Реализм Островского обидел либералов. Критик журнала "Атеней" жалел, что драматург не сделал из Жадова героя, который "приносит себя в жертву, трагически, мученически умирая за правду..." 10. Но если перо Островского и дрогнуло в какой-то миг, то, напротив, тогда, когда он дал Жадову возможность морально воскреснуть в последней сцене. Стоило герою узнать, что его всемогущий дядюшка отдан под суд вместе с Юсовым, и он отшатывается от них в ужасе, как от чумы, клянет свою слабость; его заключает в объятия одумавшаяся Полина, а Вышневского постигает удар!
Этот финал нашли неправдивым и Чернышевский и Писемский, по-дружески объявлявший драматургу о своем с ним несогласии: Жадов "не должен был бы выйти победителем, а должен был бы пасть. Смысл комедии был бы, по-моему, многозначительнее и глубже..." 11. Да, наверное, Островский писал эти сцены не без мысли о цензурных придирках, заранее решаясь на оптимистическое "округление" сюжета...

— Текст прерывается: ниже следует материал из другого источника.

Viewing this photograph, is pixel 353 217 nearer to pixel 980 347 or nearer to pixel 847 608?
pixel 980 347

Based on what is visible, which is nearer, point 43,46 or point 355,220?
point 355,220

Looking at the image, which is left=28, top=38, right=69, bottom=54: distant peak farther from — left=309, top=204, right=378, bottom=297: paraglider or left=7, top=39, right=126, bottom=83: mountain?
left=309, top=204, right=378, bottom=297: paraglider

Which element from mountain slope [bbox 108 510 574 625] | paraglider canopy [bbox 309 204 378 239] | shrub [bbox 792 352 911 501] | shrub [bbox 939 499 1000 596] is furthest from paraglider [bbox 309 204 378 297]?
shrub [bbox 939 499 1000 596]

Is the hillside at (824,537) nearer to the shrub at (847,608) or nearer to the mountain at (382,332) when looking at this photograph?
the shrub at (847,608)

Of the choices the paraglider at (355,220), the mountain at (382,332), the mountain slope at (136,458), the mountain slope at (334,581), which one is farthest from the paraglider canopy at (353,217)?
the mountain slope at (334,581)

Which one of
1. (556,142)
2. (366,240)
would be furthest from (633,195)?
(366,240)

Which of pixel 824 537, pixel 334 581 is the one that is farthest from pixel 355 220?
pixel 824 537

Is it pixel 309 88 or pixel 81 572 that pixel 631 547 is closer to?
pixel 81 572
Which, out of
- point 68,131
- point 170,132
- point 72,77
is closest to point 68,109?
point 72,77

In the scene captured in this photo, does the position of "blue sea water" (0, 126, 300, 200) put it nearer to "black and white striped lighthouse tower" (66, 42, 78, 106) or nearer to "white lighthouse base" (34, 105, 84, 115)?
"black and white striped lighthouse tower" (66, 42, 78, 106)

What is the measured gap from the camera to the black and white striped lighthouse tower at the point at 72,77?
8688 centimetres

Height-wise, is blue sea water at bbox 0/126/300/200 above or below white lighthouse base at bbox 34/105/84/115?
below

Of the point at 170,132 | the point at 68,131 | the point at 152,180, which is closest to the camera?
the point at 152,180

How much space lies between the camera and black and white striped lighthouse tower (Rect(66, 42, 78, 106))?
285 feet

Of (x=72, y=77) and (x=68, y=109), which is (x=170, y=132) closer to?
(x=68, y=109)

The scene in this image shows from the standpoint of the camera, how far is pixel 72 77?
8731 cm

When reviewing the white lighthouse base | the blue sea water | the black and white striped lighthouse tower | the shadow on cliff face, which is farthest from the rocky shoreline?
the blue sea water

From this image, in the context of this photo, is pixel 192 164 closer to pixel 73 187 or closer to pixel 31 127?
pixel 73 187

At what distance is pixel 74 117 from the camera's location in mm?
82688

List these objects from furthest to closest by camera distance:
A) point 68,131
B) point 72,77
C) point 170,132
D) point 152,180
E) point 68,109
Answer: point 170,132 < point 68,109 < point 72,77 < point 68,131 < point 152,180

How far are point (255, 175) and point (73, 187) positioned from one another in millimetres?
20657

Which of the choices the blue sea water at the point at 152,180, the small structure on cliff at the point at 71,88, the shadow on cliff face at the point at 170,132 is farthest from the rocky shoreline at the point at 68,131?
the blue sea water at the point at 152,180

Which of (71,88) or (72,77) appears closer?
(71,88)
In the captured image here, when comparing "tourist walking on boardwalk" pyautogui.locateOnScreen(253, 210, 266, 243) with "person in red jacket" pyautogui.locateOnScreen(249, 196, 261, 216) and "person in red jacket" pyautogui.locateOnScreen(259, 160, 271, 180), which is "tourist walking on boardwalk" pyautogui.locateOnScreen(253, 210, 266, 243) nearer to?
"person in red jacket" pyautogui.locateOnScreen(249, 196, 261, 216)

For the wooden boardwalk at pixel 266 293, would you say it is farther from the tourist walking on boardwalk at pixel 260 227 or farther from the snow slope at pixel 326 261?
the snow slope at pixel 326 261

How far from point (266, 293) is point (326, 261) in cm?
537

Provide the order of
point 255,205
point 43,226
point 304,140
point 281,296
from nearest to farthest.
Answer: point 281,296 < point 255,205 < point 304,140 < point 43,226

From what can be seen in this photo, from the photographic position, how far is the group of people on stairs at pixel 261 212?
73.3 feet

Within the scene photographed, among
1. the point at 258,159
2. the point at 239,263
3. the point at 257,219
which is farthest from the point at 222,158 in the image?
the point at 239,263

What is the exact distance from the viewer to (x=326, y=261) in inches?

Но "Доходное место" несомненно было вехой для Островского. Этой комедией он отвечал на ожидания публики, на понуждения друзей, в том числе взбалмошного, грубовато откровенного и всегда честного в деле искусства Писемского. "...Желание всех людей, тебя любящих и понимающих, - убеждал его Писемский, - чтоб ты переходил в другие сферы: на одной среде (купеческой.- В.Л.) ни один из больших европейских и русских писателей не останавливался, потому что это сверх творческих средств. Если мы и мастера первого разряда, то все-таки в нас есть настолько душевных сил, чтобы переходить из одной среды в другую. Если же ты этого не можешь сделать, то знакомься больше и больше с купеческим бытом более высшим; или, наконец, отчего ты не займешься мужиком, которого ты, я знаю - знаешь? Говорят, твоя новая комедия из чинов [ничьего] быта. Я радуюсь заранее" 12.
Следующие за "Доходным местом" пьесы, как и советовал Писемский, приоткрывали дверь опять в новую для Островского среду. Пьеса "Не сошлись характерами" долго не давалась ему. Сначала он писал рассказ для "Современника", начатый еще в злосчастном Калязине, потом повесть, и, наконец, все вернулось к привычной драматической форме.
"Посылаю Вам пьеску, она хоть маленькая, а мне кажется, серьезная", - сообщал Островский Некрасову 13. В самом деле, пьеса, обозначенная в подзаголовке "Картина московской жизни", была нова, по крайней мере по теме, и пришлась ко двору "Современнику".
Говорили, что он не умеет изображать дворян? Так вот вам: разорившийся дворянчик, мот и бездельник Поль Прежнев, женится на купеческой вдовушке с деньгами. Но купчиха не хочет бросать деньги на ветер, и супруги расстаются, так как "не сходятся характерами".
Право же, тут "не сошлись характерами" не люди, а сословия: нрав прижимистого купечества и размотавшегося дворянства.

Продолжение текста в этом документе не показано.